Written problem 1: List every animal that the journal entries below name as one the family hopes to spot on the back roads at night.

Monday, November 25, 2013
the flamboyant flaming red, leaned up against the old red tin roof at school.
'heavy clouds but no rain'.
no electricity either.
that old chestnut, i swear.
day after blazing day.
we lit sparklers.
to cheer ourselves up.
lightening flickers somewhere far in the east.
somewhere over the tanzanite mines near the airport, perhaps.
but there is not the faintest smell of rain.
the lightening must be very far away.
my son says i am ruining his social life.
but the summer twilight is smug. we lounge on the veranda and cicadas screech in the mountain olives.
we light the sparklers in the courtyard - a giant gold one which daniel held, a red one, a blue one, a green one, a silver one. we twirled them under the quiet stars. rubin tells me that the sparks can't hurt you.
daniel spells his name.
"look ma!" as if he was still 5, my tall gangly golden 17 year old boy.
it was splendid.
we tried to light a rocket too. but the wind was too strong and the wick rubbish - that's what you said - and that it could blow your face off.
we looked at Venus, low and fat in the west and the small late moon rise over kilimanjaro, all set about with lacy clouds. theatrical.
we were there, all of us, present, bound by love, hand in hand.
and i thought "This matters."
Saturday, August 24, 2013
we take the back roads to town and back now because of the road works. it seems the ‘flaggers’ have no control. they blissfully wave the red and the green flags, as dexterously as fire dancers, almost flagrantly, it seems, sending buses, fuel tankers and dala dalas careering towards each other on one lane diversions for a happy head on collision. nobody seems afraid of dying here. one little twist of the steering wheel and its over….it's not that we're afraid of dying, i assure you, it's just that, frankly, not right now.thanks. too much to look forward to, ya know? so, instead, we take the back roads, through the dry, golden maize fields, down bumpy dirt roads and passed little dukkas with sad billiard tables outside. at night it’s best. those roads you thought you knew like the back of your hand morph into roads that seem strangely familiar but cast a sense of unknown. we always hope to spy an aardvark or an owl. or a porcupine. perhaps a duiker or a dik dik or score high with a striped hyaena. mostly, they're seen dead on the tar.

Written problem 2: Gather each line of the records that contains the word "photographer".

Given information:
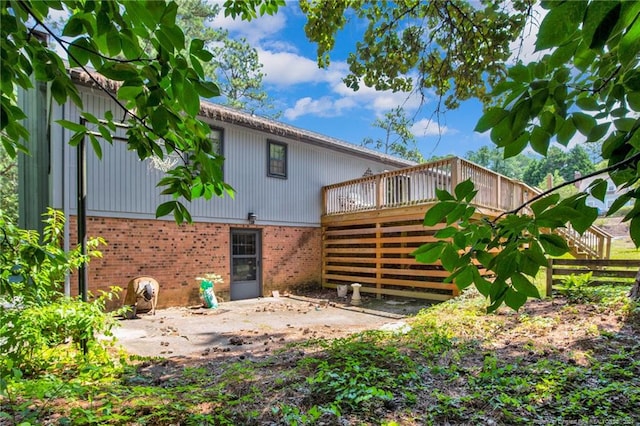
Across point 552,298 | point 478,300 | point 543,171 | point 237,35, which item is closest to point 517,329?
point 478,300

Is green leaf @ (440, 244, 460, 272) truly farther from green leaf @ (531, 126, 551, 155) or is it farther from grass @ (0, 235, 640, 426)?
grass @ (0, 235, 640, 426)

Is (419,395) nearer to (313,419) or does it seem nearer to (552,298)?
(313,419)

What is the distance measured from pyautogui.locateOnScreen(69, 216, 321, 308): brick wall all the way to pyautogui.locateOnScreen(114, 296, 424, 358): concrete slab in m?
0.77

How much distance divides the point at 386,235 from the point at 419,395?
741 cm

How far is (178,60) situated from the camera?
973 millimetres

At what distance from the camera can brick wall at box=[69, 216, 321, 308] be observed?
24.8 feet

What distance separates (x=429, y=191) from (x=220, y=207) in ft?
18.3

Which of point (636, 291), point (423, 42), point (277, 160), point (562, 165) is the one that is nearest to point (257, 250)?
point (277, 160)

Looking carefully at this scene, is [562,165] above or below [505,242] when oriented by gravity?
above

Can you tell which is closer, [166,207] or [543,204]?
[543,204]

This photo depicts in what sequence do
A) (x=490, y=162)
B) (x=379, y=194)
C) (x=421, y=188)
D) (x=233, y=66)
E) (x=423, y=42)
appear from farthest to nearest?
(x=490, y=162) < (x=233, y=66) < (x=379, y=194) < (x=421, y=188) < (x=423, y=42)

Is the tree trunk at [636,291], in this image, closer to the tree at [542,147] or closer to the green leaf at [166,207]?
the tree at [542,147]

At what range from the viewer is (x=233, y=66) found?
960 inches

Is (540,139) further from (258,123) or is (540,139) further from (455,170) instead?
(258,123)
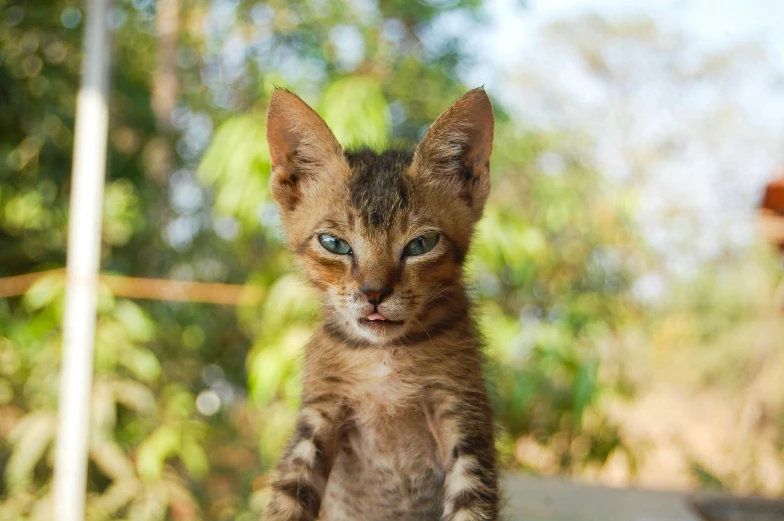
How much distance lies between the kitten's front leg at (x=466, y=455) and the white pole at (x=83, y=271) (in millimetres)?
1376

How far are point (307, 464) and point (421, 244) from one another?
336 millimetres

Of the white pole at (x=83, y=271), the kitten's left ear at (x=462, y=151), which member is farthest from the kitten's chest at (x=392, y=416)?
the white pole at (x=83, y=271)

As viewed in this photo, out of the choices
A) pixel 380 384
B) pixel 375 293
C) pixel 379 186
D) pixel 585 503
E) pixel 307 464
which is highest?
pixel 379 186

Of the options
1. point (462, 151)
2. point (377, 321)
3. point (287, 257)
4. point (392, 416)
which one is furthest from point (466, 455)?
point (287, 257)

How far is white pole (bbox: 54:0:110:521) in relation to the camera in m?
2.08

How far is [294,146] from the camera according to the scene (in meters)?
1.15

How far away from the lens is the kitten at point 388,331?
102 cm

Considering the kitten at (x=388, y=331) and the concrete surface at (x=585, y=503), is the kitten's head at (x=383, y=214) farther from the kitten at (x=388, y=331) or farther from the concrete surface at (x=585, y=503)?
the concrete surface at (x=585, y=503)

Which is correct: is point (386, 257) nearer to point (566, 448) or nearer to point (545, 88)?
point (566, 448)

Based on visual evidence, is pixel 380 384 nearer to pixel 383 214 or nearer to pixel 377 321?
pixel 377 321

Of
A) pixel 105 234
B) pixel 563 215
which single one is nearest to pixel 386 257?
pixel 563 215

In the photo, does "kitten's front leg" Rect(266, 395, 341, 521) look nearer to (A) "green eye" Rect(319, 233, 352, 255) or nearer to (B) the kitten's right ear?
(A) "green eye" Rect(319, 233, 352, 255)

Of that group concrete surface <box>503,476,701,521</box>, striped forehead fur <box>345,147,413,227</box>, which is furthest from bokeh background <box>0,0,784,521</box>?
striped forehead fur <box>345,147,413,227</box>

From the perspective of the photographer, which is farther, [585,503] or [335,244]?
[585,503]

==

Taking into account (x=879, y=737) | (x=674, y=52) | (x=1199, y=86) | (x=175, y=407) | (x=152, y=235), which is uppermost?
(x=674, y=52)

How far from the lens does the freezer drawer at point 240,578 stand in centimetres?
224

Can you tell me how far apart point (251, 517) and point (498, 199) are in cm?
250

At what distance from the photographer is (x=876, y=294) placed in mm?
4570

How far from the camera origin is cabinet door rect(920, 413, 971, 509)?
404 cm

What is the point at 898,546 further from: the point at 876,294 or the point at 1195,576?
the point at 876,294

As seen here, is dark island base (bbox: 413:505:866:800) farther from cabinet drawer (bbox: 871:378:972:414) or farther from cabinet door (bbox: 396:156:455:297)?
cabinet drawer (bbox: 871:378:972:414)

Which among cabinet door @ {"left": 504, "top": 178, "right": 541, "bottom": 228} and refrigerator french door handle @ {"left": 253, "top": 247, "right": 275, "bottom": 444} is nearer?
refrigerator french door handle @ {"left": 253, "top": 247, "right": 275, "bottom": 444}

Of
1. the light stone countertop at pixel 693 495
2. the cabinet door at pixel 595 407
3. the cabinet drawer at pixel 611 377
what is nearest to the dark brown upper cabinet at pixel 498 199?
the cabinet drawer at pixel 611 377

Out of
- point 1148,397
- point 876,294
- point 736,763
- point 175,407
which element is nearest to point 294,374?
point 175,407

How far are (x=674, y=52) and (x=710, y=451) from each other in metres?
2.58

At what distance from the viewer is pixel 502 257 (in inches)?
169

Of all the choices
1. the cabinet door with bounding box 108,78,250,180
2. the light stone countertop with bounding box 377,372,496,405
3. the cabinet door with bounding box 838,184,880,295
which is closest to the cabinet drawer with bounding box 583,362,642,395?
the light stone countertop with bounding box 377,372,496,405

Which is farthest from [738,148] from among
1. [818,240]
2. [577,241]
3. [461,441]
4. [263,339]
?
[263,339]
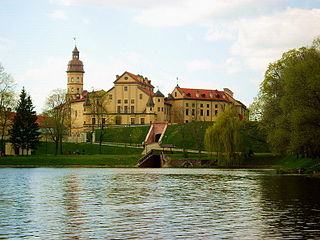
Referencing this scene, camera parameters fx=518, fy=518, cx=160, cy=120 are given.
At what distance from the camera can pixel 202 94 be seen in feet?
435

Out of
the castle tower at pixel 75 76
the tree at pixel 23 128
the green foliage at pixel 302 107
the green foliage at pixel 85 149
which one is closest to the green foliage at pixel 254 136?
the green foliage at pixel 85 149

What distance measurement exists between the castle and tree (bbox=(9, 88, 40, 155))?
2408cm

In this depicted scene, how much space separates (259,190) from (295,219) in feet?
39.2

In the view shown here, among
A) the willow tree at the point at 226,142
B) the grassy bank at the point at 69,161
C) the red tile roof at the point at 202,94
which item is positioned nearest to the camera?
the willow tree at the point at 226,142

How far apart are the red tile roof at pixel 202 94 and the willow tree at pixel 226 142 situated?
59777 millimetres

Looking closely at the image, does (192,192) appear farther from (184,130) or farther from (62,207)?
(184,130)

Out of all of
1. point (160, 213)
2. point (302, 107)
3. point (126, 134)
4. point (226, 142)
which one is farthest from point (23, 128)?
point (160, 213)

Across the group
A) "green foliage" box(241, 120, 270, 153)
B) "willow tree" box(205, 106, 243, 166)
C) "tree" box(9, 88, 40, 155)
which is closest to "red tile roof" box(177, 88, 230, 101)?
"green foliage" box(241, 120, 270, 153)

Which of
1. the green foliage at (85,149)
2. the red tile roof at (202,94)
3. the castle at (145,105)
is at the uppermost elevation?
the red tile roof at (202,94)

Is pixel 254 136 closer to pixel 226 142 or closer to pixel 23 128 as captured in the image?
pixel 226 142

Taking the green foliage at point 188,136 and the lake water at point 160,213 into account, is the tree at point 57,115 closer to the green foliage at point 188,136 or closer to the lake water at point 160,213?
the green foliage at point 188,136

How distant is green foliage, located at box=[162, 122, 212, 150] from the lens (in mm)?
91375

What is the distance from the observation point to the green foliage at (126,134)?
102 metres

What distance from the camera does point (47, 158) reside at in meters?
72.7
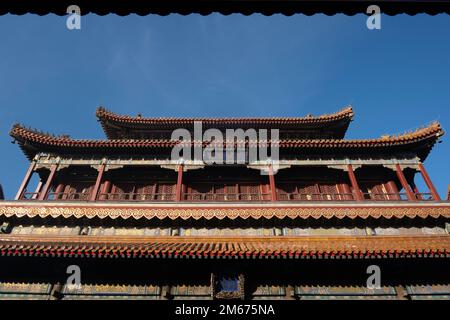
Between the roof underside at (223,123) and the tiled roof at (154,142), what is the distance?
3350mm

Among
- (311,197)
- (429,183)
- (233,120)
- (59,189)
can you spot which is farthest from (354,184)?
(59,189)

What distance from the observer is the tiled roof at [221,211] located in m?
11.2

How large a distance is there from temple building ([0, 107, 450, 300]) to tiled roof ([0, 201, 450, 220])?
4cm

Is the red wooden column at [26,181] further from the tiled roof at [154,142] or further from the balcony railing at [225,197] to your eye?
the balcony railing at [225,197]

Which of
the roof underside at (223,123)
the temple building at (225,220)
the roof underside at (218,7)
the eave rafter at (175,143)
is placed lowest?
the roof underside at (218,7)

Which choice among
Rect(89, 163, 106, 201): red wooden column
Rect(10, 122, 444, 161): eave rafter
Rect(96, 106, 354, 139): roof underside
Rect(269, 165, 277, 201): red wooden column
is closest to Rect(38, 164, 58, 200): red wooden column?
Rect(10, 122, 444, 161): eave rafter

* * *

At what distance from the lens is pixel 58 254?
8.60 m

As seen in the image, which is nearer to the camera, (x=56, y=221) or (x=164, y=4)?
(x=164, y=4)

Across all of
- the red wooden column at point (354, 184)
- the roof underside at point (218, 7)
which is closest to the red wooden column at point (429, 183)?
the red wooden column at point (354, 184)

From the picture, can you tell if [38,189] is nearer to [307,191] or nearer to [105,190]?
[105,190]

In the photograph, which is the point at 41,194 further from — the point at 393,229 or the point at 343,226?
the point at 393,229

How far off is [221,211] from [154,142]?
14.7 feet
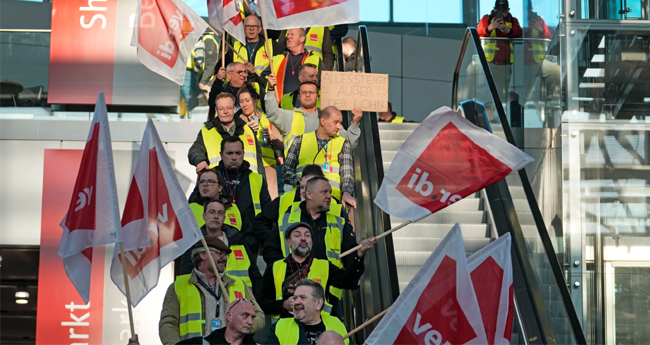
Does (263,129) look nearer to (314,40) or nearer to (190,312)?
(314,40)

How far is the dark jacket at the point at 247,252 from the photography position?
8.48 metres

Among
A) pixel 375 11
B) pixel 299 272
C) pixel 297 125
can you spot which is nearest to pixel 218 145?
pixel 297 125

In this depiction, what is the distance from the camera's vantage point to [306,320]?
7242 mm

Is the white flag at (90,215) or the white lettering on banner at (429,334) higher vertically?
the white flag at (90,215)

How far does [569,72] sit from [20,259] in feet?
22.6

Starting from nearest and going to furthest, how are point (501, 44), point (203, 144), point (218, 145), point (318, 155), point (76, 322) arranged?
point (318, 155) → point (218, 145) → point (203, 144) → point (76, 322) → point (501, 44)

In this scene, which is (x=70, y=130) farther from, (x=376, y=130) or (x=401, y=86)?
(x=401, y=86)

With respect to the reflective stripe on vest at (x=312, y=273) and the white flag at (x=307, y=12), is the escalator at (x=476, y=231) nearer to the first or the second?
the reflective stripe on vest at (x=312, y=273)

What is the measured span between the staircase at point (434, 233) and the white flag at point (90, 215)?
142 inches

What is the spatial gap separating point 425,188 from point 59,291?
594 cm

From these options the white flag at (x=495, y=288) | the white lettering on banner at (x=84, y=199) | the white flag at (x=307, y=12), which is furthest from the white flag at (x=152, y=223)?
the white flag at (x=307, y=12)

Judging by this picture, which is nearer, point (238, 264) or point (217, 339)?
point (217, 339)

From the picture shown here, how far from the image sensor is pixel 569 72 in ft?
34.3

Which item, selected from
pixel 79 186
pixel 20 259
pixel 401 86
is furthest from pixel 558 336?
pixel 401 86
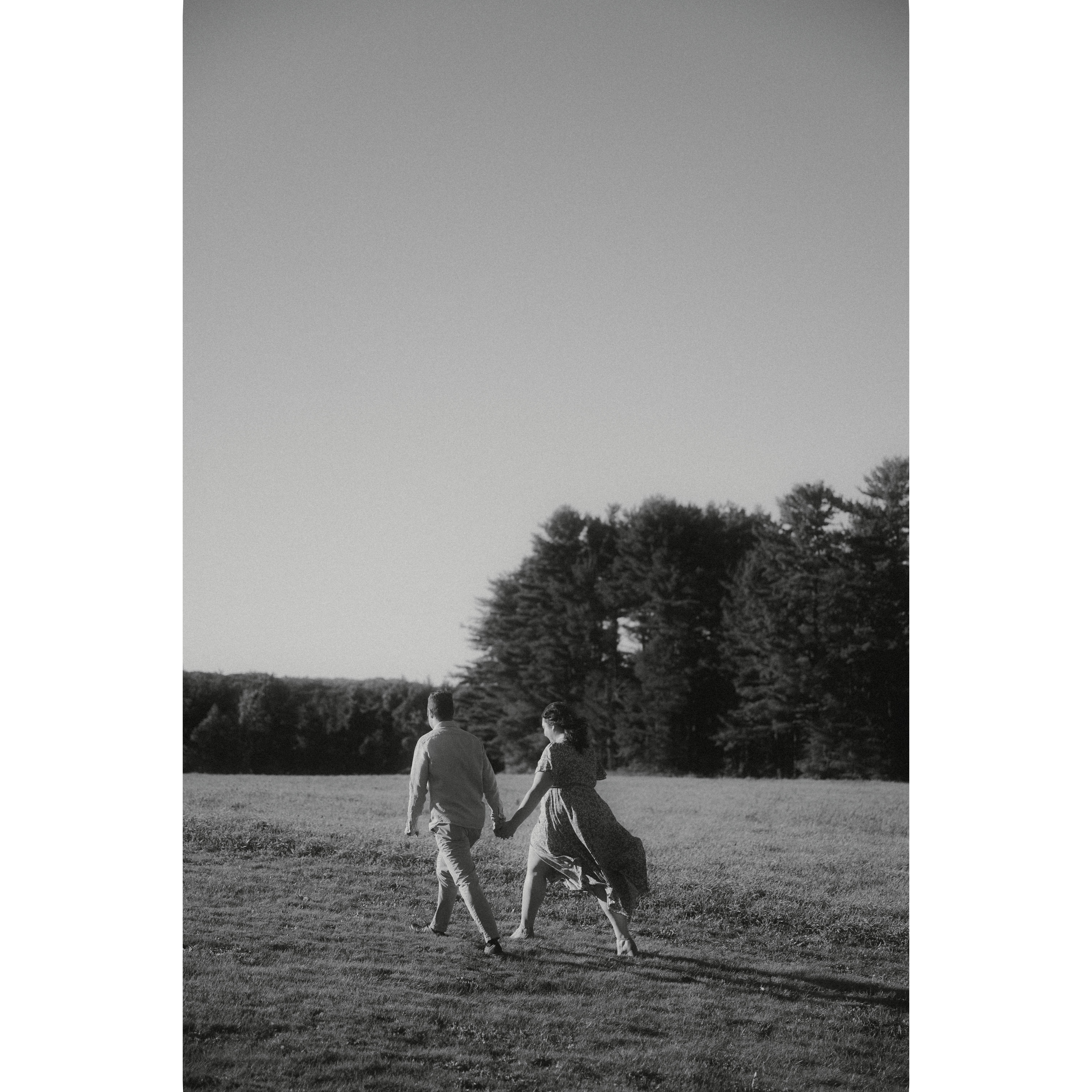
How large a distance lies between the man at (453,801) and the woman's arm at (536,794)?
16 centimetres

Complete output 1: aardvark, owl, porcupine, duiker, dik dik, striped hyaena

Complete output 2:
From the perspective of the photographer, which is farther, [585,503] or [335,244]?
At what distance from the photographer is (x=876, y=294) placed in mm?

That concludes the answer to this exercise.